Information »
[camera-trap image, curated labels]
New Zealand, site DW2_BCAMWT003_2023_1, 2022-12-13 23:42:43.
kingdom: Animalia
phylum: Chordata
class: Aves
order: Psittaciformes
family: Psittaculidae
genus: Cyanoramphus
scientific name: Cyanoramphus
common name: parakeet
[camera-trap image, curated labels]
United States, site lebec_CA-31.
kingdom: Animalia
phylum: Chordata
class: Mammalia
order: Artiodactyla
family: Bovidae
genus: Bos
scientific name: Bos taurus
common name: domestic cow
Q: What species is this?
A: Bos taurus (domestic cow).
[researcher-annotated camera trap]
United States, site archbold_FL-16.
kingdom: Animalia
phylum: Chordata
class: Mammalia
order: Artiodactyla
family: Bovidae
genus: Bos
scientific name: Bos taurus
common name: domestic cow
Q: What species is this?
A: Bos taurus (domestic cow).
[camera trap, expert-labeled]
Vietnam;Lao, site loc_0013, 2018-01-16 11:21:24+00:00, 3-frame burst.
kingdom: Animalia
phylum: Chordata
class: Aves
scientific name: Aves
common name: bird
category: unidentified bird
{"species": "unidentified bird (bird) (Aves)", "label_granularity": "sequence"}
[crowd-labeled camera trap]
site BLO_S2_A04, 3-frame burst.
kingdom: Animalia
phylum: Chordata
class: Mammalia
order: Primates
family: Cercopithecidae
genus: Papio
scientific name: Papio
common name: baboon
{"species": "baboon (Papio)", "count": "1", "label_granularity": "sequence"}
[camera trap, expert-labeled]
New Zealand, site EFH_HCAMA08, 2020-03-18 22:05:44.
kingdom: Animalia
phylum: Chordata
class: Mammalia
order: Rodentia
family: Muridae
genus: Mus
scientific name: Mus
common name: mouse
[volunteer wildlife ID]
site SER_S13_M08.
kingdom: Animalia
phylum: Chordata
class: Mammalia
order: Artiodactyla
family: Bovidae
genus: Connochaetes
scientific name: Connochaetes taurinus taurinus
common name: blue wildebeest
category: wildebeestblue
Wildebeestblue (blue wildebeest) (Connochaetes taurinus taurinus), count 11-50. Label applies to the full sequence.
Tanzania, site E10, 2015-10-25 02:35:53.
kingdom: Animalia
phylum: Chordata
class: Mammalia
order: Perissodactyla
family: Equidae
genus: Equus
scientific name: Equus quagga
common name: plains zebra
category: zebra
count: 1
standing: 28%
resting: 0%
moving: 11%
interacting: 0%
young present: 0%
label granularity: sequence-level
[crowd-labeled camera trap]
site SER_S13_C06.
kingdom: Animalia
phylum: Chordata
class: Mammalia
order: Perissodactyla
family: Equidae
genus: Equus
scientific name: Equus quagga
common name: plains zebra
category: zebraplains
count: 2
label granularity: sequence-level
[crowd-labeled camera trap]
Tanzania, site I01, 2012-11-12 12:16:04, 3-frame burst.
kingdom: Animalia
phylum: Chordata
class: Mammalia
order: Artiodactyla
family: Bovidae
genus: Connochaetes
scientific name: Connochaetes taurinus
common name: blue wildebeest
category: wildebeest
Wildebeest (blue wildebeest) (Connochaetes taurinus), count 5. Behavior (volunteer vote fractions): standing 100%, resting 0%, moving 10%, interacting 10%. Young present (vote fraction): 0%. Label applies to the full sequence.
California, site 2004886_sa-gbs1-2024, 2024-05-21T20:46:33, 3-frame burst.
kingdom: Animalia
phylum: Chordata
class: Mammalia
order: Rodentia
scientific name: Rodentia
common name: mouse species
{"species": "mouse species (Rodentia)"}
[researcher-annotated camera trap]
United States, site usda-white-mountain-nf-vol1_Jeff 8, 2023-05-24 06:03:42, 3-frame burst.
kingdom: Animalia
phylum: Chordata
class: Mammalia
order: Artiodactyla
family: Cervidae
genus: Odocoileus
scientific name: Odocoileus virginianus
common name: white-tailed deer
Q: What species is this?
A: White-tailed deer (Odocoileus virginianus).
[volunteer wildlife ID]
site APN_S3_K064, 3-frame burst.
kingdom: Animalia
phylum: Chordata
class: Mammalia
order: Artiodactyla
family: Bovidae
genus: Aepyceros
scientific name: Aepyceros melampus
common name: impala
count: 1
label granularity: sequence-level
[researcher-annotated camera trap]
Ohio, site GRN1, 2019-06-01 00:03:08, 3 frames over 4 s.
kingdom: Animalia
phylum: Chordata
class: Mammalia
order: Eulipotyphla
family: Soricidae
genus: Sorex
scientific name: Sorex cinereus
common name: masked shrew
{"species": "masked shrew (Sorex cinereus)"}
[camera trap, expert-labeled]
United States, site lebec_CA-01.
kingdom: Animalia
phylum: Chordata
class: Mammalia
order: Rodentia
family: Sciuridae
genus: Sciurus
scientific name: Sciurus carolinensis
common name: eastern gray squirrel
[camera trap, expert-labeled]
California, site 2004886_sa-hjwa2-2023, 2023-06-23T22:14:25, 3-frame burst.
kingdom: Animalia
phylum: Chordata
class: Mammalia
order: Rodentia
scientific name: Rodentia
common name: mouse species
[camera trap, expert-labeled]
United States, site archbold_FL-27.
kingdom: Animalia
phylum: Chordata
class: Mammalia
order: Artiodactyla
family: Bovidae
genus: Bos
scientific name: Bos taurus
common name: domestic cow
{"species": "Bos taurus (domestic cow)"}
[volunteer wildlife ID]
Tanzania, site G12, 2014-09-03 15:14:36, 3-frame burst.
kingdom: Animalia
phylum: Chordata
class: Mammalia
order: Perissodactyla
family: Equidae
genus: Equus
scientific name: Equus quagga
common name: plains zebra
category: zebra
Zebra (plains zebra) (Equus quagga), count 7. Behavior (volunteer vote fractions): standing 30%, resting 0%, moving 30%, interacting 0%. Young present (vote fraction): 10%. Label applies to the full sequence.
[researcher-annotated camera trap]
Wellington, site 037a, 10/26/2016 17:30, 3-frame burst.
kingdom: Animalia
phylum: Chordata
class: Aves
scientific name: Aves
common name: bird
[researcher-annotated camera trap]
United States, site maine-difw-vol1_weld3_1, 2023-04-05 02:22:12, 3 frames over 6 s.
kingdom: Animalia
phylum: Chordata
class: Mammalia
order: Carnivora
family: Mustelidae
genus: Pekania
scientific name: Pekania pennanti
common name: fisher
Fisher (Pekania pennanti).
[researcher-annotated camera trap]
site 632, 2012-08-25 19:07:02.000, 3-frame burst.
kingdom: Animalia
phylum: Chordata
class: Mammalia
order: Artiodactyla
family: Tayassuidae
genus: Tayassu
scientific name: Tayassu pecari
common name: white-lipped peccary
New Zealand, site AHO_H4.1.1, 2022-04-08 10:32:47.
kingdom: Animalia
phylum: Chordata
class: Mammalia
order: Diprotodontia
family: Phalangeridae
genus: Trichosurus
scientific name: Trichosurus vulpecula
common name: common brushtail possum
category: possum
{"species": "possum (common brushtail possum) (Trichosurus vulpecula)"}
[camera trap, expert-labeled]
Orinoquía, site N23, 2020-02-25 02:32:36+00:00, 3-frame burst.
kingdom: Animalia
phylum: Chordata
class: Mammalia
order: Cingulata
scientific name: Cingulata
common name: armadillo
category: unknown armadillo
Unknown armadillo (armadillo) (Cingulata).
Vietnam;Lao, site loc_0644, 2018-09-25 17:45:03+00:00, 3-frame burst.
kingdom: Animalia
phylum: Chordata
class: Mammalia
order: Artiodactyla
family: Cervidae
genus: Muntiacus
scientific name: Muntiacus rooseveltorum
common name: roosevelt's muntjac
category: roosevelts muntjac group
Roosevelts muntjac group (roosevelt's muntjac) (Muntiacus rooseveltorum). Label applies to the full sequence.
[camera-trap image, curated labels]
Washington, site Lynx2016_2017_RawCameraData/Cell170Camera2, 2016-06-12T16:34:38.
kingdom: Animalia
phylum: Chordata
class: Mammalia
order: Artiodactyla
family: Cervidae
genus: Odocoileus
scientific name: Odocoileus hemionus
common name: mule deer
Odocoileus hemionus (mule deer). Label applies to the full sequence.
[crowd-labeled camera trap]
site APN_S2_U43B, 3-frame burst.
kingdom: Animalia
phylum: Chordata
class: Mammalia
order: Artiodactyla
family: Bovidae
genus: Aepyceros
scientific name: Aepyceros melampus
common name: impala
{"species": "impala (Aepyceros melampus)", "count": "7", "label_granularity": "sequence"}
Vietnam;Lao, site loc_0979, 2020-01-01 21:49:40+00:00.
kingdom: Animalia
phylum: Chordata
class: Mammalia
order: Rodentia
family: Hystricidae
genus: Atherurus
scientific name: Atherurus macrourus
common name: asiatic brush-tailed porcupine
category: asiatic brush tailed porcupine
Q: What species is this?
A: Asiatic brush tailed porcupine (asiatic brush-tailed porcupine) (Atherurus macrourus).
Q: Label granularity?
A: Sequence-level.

Problem details » Report each line of the material in which the string "frames" occurs.

Solution for this task »
Ohio, site GRN1, 2019-06-01 00:03:08, 3 frames over 4 s.
United States, site maine-difw-vol1_weld3_1, 2023-04-05 02:22:12, 3 frames over 6 s.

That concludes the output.